Spatial reasoning dataset excerpts:
+ + +
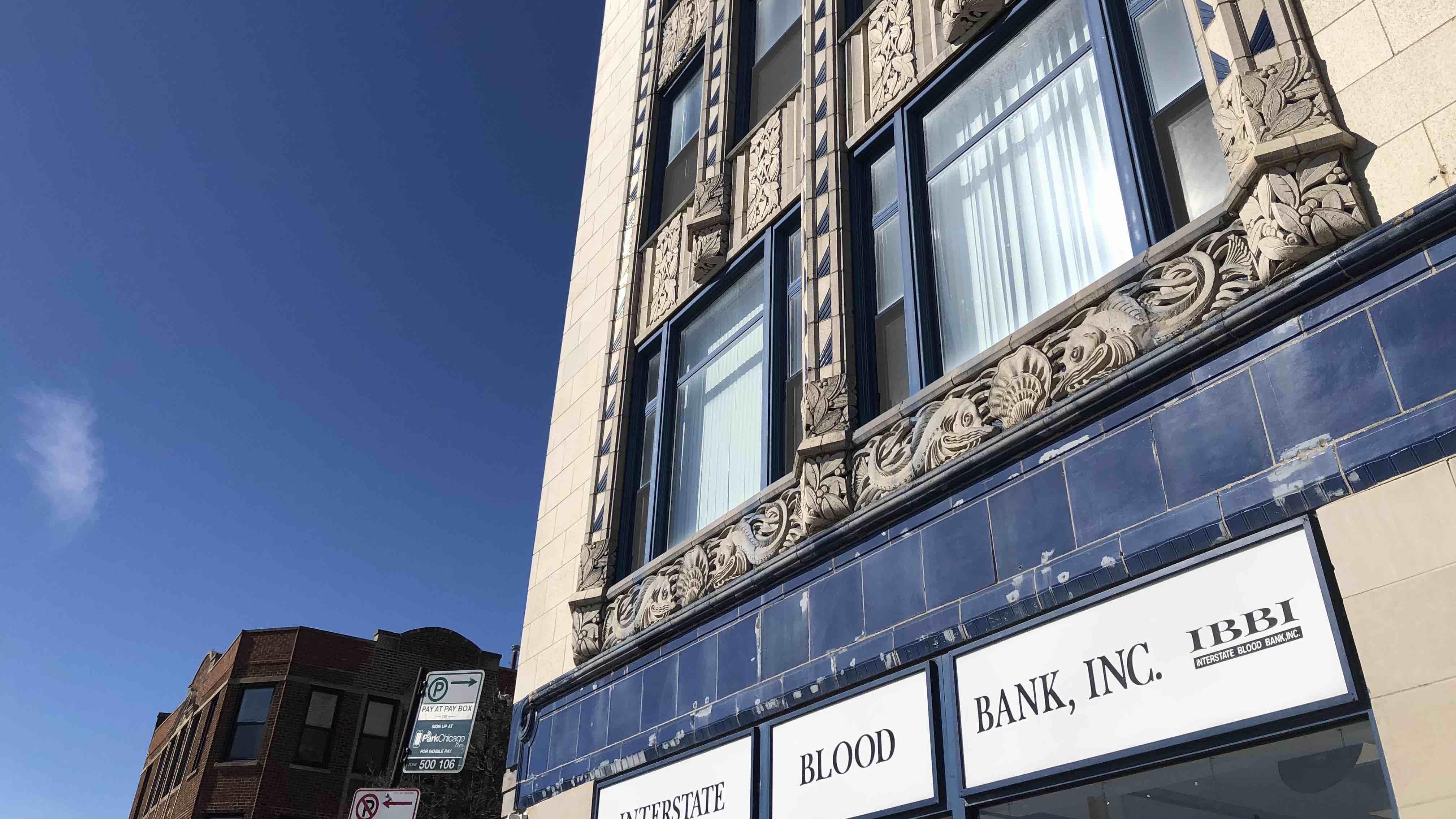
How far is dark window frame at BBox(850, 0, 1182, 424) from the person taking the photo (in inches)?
270

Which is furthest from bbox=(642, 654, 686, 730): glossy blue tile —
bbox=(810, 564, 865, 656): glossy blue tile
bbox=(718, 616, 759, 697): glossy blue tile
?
bbox=(810, 564, 865, 656): glossy blue tile

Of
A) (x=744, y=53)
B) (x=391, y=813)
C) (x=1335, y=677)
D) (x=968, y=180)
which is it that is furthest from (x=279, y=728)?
(x=1335, y=677)

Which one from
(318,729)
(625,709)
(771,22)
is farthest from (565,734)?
(318,729)

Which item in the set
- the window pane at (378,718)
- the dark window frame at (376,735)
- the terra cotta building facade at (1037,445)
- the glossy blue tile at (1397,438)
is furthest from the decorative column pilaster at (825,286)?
the window pane at (378,718)

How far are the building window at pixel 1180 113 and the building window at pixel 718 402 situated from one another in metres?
3.93

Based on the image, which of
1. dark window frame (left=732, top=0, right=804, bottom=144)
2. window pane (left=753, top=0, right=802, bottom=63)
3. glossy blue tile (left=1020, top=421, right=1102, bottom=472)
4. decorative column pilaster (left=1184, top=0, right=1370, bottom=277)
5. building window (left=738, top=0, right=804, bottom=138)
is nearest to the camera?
decorative column pilaster (left=1184, top=0, right=1370, bottom=277)

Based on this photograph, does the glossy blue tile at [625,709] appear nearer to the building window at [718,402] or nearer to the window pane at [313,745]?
the building window at [718,402]

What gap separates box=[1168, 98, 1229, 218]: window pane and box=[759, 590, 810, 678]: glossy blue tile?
3.93 m

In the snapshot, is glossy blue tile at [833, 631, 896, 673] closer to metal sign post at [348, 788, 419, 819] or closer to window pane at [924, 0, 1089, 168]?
window pane at [924, 0, 1089, 168]

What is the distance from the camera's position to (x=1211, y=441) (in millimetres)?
5508

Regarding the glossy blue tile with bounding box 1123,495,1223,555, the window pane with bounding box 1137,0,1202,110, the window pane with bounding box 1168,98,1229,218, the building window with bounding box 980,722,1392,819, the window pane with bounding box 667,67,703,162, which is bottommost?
the building window with bounding box 980,722,1392,819

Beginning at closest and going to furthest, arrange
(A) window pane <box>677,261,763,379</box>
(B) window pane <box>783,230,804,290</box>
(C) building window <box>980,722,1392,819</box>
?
(C) building window <box>980,722,1392,819</box> < (B) window pane <box>783,230,804,290</box> < (A) window pane <box>677,261,763,379</box>

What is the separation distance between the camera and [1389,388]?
15.8ft

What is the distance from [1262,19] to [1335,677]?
3.69m
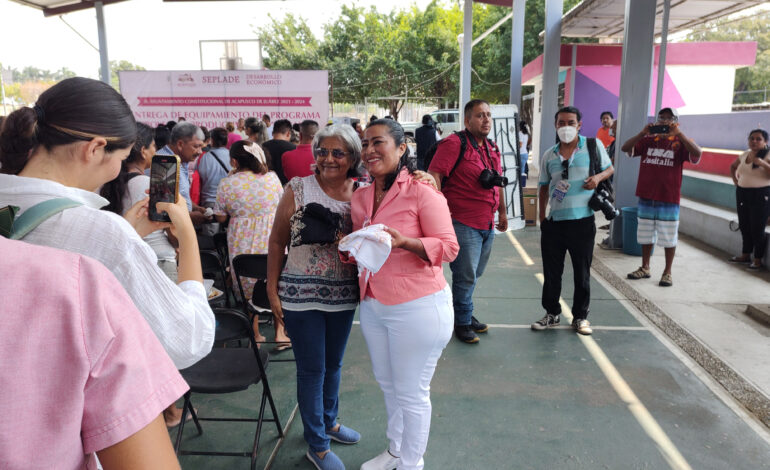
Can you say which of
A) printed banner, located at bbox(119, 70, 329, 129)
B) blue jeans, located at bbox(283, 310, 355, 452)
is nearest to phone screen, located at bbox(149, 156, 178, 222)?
blue jeans, located at bbox(283, 310, 355, 452)

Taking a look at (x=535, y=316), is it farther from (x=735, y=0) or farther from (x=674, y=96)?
(x=674, y=96)

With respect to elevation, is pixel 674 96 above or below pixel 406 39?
below

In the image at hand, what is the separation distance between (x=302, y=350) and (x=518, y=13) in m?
11.9

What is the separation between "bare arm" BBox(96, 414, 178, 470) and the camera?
66 cm

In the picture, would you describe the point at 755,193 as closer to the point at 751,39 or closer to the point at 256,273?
the point at 256,273

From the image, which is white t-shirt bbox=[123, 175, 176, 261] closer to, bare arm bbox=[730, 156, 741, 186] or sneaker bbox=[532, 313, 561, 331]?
sneaker bbox=[532, 313, 561, 331]

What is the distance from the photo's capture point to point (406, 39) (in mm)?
30531

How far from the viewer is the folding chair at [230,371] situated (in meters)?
2.41

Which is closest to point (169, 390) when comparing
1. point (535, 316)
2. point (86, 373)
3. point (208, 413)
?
point (86, 373)

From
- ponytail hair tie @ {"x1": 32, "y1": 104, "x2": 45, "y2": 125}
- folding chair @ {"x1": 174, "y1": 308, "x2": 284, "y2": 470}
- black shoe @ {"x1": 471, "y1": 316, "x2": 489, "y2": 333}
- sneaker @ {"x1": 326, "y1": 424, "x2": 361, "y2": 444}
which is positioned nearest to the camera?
ponytail hair tie @ {"x1": 32, "y1": 104, "x2": 45, "y2": 125}

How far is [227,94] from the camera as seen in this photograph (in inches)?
436

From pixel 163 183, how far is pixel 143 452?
887mm

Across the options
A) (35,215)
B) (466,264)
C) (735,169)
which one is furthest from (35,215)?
(735,169)

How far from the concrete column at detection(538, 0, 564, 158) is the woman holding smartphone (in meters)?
10.6
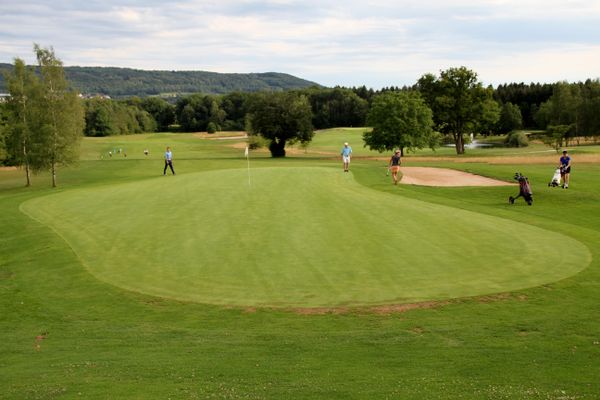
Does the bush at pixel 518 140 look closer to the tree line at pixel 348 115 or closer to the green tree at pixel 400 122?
the tree line at pixel 348 115

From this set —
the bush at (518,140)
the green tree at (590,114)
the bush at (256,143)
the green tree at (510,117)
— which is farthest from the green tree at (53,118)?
the green tree at (510,117)

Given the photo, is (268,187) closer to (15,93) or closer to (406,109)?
(15,93)

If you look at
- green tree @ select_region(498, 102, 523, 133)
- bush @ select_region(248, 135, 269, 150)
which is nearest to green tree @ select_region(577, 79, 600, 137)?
green tree @ select_region(498, 102, 523, 133)

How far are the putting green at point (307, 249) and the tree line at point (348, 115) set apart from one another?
25.9 metres

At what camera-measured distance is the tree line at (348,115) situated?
163ft

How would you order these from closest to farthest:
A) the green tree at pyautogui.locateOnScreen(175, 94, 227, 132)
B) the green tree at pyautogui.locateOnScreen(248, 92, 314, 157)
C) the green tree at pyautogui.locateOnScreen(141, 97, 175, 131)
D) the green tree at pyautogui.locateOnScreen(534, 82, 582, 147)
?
the green tree at pyautogui.locateOnScreen(248, 92, 314, 157) → the green tree at pyautogui.locateOnScreen(534, 82, 582, 147) → the green tree at pyautogui.locateOnScreen(175, 94, 227, 132) → the green tree at pyautogui.locateOnScreen(141, 97, 175, 131)

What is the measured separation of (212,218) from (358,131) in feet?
407

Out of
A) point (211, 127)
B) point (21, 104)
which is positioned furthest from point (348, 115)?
point (21, 104)

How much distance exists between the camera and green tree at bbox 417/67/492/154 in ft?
264

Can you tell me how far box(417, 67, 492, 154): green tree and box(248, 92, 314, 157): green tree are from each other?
18491mm

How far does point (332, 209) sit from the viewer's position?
74.6 ft

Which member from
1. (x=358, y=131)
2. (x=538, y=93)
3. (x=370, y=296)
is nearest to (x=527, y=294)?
(x=370, y=296)

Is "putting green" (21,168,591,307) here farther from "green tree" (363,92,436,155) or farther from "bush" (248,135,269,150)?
"bush" (248,135,269,150)

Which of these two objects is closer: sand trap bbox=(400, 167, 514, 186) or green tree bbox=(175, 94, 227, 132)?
sand trap bbox=(400, 167, 514, 186)
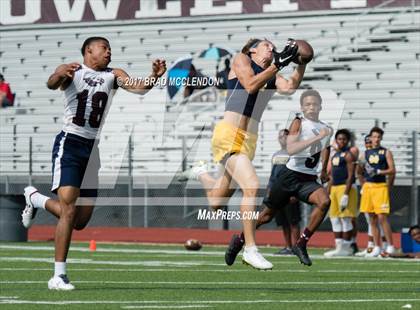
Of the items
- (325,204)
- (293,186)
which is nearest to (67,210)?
(325,204)

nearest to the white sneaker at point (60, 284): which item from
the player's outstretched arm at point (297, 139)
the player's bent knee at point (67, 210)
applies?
the player's bent knee at point (67, 210)

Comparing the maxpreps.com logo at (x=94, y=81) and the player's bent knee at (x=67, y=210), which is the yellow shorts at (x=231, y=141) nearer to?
the maxpreps.com logo at (x=94, y=81)

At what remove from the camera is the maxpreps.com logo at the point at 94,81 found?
927 centimetres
+ + +
WHAT TO DO:
Reproduce each entry verbatim, excluding any embedded images.

RESPONSE BELOW:
How far is dark window frame at BBox(850, 0, 1182, 424) from the person taking the photo (in inches)?
270

Which is furthest from bbox=(642, 654, 686, 730): glossy blue tile —
bbox=(810, 564, 865, 656): glossy blue tile
bbox=(718, 616, 759, 697): glossy blue tile
?
bbox=(810, 564, 865, 656): glossy blue tile

Of
A) (x=744, y=53)
B) (x=391, y=813)
C) (x=1335, y=677)
D) (x=968, y=180)
which is it that is furthest from (x=279, y=728)?
(x=1335, y=677)

Which one from
(318,729)
(625,709)
(771,22)
is farthest from (565,734)?
(318,729)

Which item in the set
- the window pane at (378,718)
- the dark window frame at (376,735)
- the terra cotta building facade at (1037,445)
- the glossy blue tile at (1397,438)
is furthest from the decorative column pilaster at (825,286)?
the window pane at (378,718)

How far are the building window at pixel 1180 113 and the building window at pixel 718 402 situated from one another in metres?
3.93

Based on the image, which of
1. dark window frame (left=732, top=0, right=804, bottom=144)
2. window pane (left=753, top=0, right=802, bottom=63)
3. glossy blue tile (left=1020, top=421, right=1102, bottom=472)
4. decorative column pilaster (left=1184, top=0, right=1370, bottom=277)
5. building window (left=738, top=0, right=804, bottom=138)
is nearest to the camera?
decorative column pilaster (left=1184, top=0, right=1370, bottom=277)

Based on this photograph, does the glossy blue tile at [625,709] appear nearer to the building window at [718,402] or nearer to the window pane at [313,745]?
the building window at [718,402]

What gap separates box=[1168, 98, 1229, 218]: window pane and box=[759, 590, 810, 678]: glossy blue tile?
3.93 m

In the snapshot, is glossy blue tile at [833, 631, 896, 673] closer to metal sign post at [348, 788, 419, 819] or closer to window pane at [924, 0, 1089, 168]?
window pane at [924, 0, 1089, 168]

What is the distance from the camera's position to (x=1211, y=441) (in millimetres)?
5508

Regarding the glossy blue tile with bounding box 1123,495,1223,555, the window pane with bounding box 1137,0,1202,110, the window pane with bounding box 1168,98,1229,218, the building window with bounding box 980,722,1392,819, the window pane with bounding box 667,67,703,162, which is bottommost?
the building window with bounding box 980,722,1392,819

Beginning at closest and going to furthest, arrange
(A) window pane <box>677,261,763,379</box>
(B) window pane <box>783,230,804,290</box>
(C) building window <box>980,722,1392,819</box>
?
(C) building window <box>980,722,1392,819</box> < (B) window pane <box>783,230,804,290</box> < (A) window pane <box>677,261,763,379</box>

What is the separation distance between the camera and [1389,388]?
15.8ft

What is the distance from [1262,19] to [1335,677]?
3.69m
Can you say which of
A) printed banner, located at bbox(119, 70, 329, 129)
B) blue jeans, located at bbox(283, 310, 355, 452)
is nearest to phone screen, located at bbox(149, 156, 178, 222)?
blue jeans, located at bbox(283, 310, 355, 452)

Taking a look at (x=535, y=316), is it farther from (x=735, y=0) or farther from (x=674, y=96)?
(x=674, y=96)

With respect to elevation, is pixel 674 96 above or below pixel 406 39?
below

In the image at hand, what is the separation distance between (x=302, y=350) and (x=518, y=13) in m?
11.9

What is the separation between "bare arm" BBox(96, 414, 178, 470) and the camera?
66 cm

In the picture, would you describe the point at 755,193 as closer to the point at 751,39 or closer to the point at 256,273?
the point at 256,273

From the image, which is white t-shirt bbox=[123, 175, 176, 261] closer to, bare arm bbox=[730, 156, 741, 186] or sneaker bbox=[532, 313, 561, 331]?
sneaker bbox=[532, 313, 561, 331]

What is the distance from the photo's capture point to point (406, 39) (in mm)?
30531

How far from the viewer is the folding chair at [230,371] situated (in meters)?
2.41

Which is closest to point (169, 390) when comparing
1. point (535, 316)
2. point (86, 373)
3. point (208, 413)
?
point (86, 373)

From
- ponytail hair tie @ {"x1": 32, "y1": 104, "x2": 45, "y2": 125}
- folding chair @ {"x1": 174, "y1": 308, "x2": 284, "y2": 470}
- black shoe @ {"x1": 471, "y1": 316, "x2": 489, "y2": 333}
- sneaker @ {"x1": 326, "y1": 424, "x2": 361, "y2": 444}
which is positioned nearest to the camera?
ponytail hair tie @ {"x1": 32, "y1": 104, "x2": 45, "y2": 125}

How far is [227,94] from the camera as seen in this photograph (in inches)?
436

From pixel 163 183, how far is pixel 143 452?
887mm

Across the options
A) (35,215)
B) (466,264)
C) (735,169)
which one is furthest from (35,215)?
(735,169)

How far from the concrete column at detection(538, 0, 564, 158) is the woman holding smartphone (in meters)?
10.6
Does the bush at pixel 518 140 look closer to the tree line at pixel 348 115 or closer to the green tree at pixel 400 122?
the tree line at pixel 348 115

From this set —
the bush at (518,140)
the green tree at (590,114)
the bush at (256,143)
the green tree at (510,117)
— which is farthest from the green tree at (53,118)?
the green tree at (510,117)

Given the photo, is (268,187) closer to (15,93) or closer to (406,109)?
(15,93)

If you look at
- green tree @ select_region(498, 102, 523, 133)
- bush @ select_region(248, 135, 269, 150)
which is nearest to green tree @ select_region(577, 79, 600, 137)?
green tree @ select_region(498, 102, 523, 133)

How far are the putting green at point (307, 249) and the tree line at point (348, 115) set apart from one another?
25.9 metres

At what camera-measured distance is the tree line at (348,115) situated?
163ft

How would you order these from closest to farthest:
A) the green tree at pyautogui.locateOnScreen(175, 94, 227, 132)
B) the green tree at pyautogui.locateOnScreen(248, 92, 314, 157)
C) the green tree at pyautogui.locateOnScreen(141, 97, 175, 131)
D) the green tree at pyautogui.locateOnScreen(534, 82, 582, 147)
?
the green tree at pyautogui.locateOnScreen(248, 92, 314, 157) → the green tree at pyautogui.locateOnScreen(534, 82, 582, 147) → the green tree at pyautogui.locateOnScreen(175, 94, 227, 132) → the green tree at pyautogui.locateOnScreen(141, 97, 175, 131)

What is the measured separation of (212,218) from (358,131) in feet?
407

Out of
A) point (211, 127)
B) point (21, 104)
which is positioned furthest from point (348, 115)?
point (21, 104)

How much distance exists between the camera and green tree at bbox 417/67/492/154 in ft?
264

Can you tell me how far box(417, 67, 492, 154): green tree and box(248, 92, 314, 157): green tree are from each other?
18491mm

How far does point (332, 209) sit from the viewer's position?
74.6 ft

Which member from
1. (x=358, y=131)
2. (x=538, y=93)
3. (x=370, y=296)
is nearest to (x=527, y=294)?
(x=370, y=296)

Is "putting green" (21,168,591,307) here farther from "green tree" (363,92,436,155) or farther from "bush" (248,135,269,150)?
"bush" (248,135,269,150)

Which of these two objects is closer: sand trap bbox=(400, 167, 514, 186) or green tree bbox=(175, 94, 227, 132)?
sand trap bbox=(400, 167, 514, 186)
Of the items
- (325,204)
- (293,186)
which is nearest to (67,210)?
(325,204)

nearest to the white sneaker at point (60, 284): which item from
the player's outstretched arm at point (297, 139)
the player's bent knee at point (67, 210)
applies?
the player's bent knee at point (67, 210)

Comparing the maxpreps.com logo at (x=94, y=81) and the player's bent knee at (x=67, y=210), which is the yellow shorts at (x=231, y=141) nearer to?
the maxpreps.com logo at (x=94, y=81)

At what remove from the camera is the maxpreps.com logo at the point at 94,81 found?
927 centimetres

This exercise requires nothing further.